Сигизмунд немедленно присоединился:
– Да-да, удел раба, вот почему женщины насквозь лживы. Они человечески недостаточны, вообще их недовершенность можно доказать на физиологическом уровне. Хотите? – Он почти заискивал. Таков метод допроса. – Все первоначальные импульсы человеческой деятельности кровосмесительные. Чем дальше в человеке зашифрован, засублимирован этот импульс, тем больше творчества. Но творцы всегда мужчины. Это очень легко объясняется: женщины менее сексуальны, в них слабее импульс, а значит, они менее творческие создания. Они низший род!
И ликующе улыбнулся, сравнявшись с Феликсом в интеллектуальной храбрости. Они как бы спровоцировали друг друга не стыдиться сокрытого, а хвастаться им!
– Ой ли? – не согласился Феликс. – Менее сексуальны? Да с головы до ног они – животные любви! Этим одним и живут. Именно потому я принес Офелии яд. Вот, фиксируйте, я начинаю! Мы вплотную подошли к делу. Я сделал это, можете записать. Я принес Офелии выжимку болиголова и предостерег ее... Нет, не тот глагол. Я научил ее воспользоваться этой выжимкой. Взгляните на мои руки, они еще в коричневых пятнах от ожогов болиголова. Следы яда, который я выжимал из семян и корня. Разумеется, я не верил, что она им воспользуется. Я слишком презирал ее. Но я хотел, чтоб она им воспользовалась. Я дразнил ее самолюбие, утверждая, что она не сможет. Я провоцировал ее на то, чтоб смогла. То есть, как видите, преступность помысла налицо. Но я утверждаю, что в таком случае нет среди живых неубийцы. Нет человека, который хоть раз в жизни не желал бы смерти другого.

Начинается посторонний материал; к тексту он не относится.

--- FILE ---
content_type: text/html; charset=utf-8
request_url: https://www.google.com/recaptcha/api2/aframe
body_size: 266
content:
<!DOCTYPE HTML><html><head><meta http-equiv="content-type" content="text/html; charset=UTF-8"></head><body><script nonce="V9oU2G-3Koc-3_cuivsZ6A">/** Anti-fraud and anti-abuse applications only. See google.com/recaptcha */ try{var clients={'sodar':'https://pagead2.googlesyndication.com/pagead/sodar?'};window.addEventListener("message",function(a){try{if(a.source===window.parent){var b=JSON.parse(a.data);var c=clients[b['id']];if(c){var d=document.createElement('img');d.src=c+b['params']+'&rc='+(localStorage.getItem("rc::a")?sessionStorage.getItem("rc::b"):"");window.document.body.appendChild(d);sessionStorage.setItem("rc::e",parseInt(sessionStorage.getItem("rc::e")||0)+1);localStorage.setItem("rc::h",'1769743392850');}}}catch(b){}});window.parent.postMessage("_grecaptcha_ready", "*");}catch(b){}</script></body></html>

Сигизмунд (нет, он не рванулся записывать, он, наоборот, повел себя даже медленнее, даже заторможеннее, великий мимикрист!) принужден был согласиться:
– Я принужден согласиться с вами. Агрессия – неистребимый инстинкт. Общество подавляет инстинкты, но именно поэтому личность чаще всего и восстает против общества.
Он глубоко задумался.
Посмотрите, какой умница Сигизмунд. Он и ухом не повел на признание Феликса, он не стал цепляться за него, наращивать и упрочнять его. Он его бросил там, где получил, оставил на задворках внимания, он сосредоточен был на теоретической и философской стороне разговора. Сейчас Феликс потеряет последнюю бдительность. Придавая своему признанию так же мало значения, как и Сигизмунд, и тогда...

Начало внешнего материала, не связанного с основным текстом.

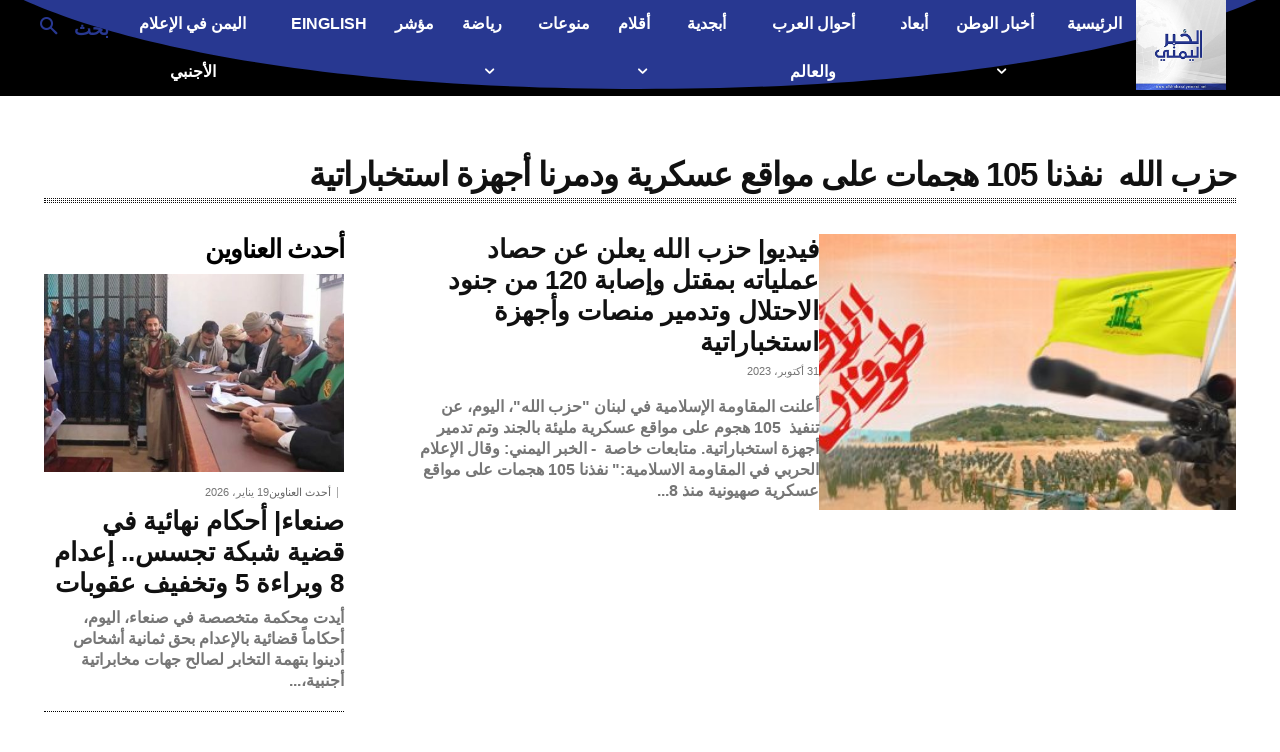

--- FILE ---
content_type: text/html; charset=utf-8
request_url: https://www.google.com/recaptcha/api2/aframe
body_size: 268
content:
<!DOCTYPE HTML><html><head><meta http-equiv="content-type" content="text/html; charset=UTF-8"></head><body><script nonce="TnA4CifdcXR_Qy6ZWOI8SQ">/** Anti-fraud and anti-abuse applications only. See google.com/recaptcha */ try{var clients={'sodar':'https://pagead2.googlesyndication.com/pagead/sodar?'};window.addEventListener("message",function(a){try{if(a.source===window.parent){var b=JSON.parse(a.data);var c=clients[b['id']];if(c){var d=document.createElement('img');d.src=c+b['params']+'&rc='+(localStorage.getItem("rc::a")?sessionStorage.getItem("rc::b"):"");window.document.body.appendChild(d);sessionStorage.setItem("rc::e",parseInt(sessionStorage.getItem("rc::e")||0)+1);localStorage.setItem("rc::h",'1768843649487');}}}catch(b){}});window.parent.postMessage("_grecaptcha_ready", "*");}catch(b){}</script></body></html>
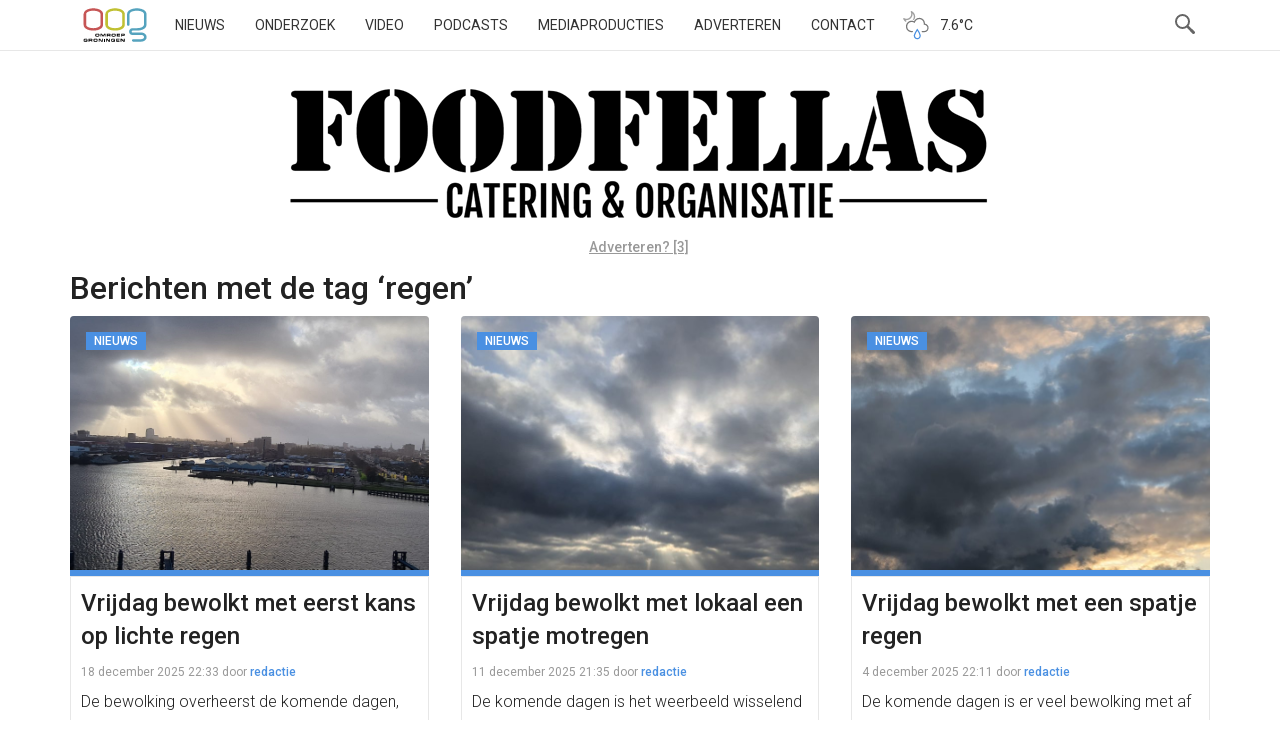

--- FILE ---
content_type: text/html; charset=utf-8
request_url: https://www.google.com/recaptcha/api2/aframe
body_size: 258
content:
<!DOCTYPE HTML><html><head><meta http-equiv="content-type" content="text/html; charset=UTF-8"></head><body><script nonce="bYirH_zAbBKRNcADw6g-7w">/** Anti-fraud and anti-abuse applications only. See google.com/recaptcha */ try{var clients={'sodar':'https://pagead2.googlesyndication.com/pagead/sodar?'};window.addEventListener("message",function(a){try{if(a.source===window.parent){var b=JSON.parse(a.data);var c=clients[b['id']];if(c){var d=document.createElement('img');d.src=c+b['params']+'&rc='+(localStorage.getItem("rc::a")?sessionStorage.getItem("rc::b"):"");window.document.body.appendChild(d);sessionStorage.setItem("rc::e",parseInt(sessionStorage.getItem("rc::e")||0)+1);localStorage.setItem("rc::h",'1768459935023');}}}catch(b){}});window.parent.postMessage("_grecaptcha_ready", "*");}catch(b){}</script></body></html>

Сигизмунд украдкой взглянул, оценил ли Феликс смелость его взглядов, и продолжил:
– Более того, искоренение зла невозможно даже теоретически, хотя именно этим я занимаюсь в силу моей профессии. Оно невозможно вот почему. Человека привлекает смерть как бездна и бесконечность, как краевая ситуация. Но этому влечению противостоит равносильный инстинкт самосохранения. И тогда человек превращает влечение к собственной смерти в другой вид, обращая его на ближнего или, что еще удобнее, на другой народ, на врага. Войну надо понимать как попытку психологического самосохранения народа, как вывод наружу деструктивного влечения, перенос этого влечения с себя или со своего народа на другие народы. Во время войн – известно ли вам? – преступность, мирная бытовая преступность резко падает: влечение утолено официально, понимаете?
Чем ужаснее, тем интереснее, и разве мог Феликс упомнить, что идет допрос!
Сигизмунд продолжал:
– Общество периодически дает своим членам разрешение на жестокое угнетение и убийство. Для этого кого-то объявляют заклятыми врагами. Религиозный акт, понимаете? Обряд! Освобождение от психических перегрузок наподобие исповеди, соборования и других подобных процедур. Каждое поколение обречено, осуждено, а если хотите – облагодетельствовано возможностью воевать, убивать, преследовать – освобождаться от давления накопившейся агрессии. А вы говорите, сталинизм.
О хитрый, хитрый, хитрый, коварный змей! Выслушав признание Феликса, он быстро-быстро, как землеройный зверек, заровнял этот психологический всплеск, эту неровность, сгладил, чтобы Феликс на ней не вздрогнул, не споткнулся, не опомнился, не отступил. Он опутал его сетью своих отвлеченных умозаключений по рукам и ногам, спеленал, превратил в куколку – теперь можно вонзать жало и высасывать сок.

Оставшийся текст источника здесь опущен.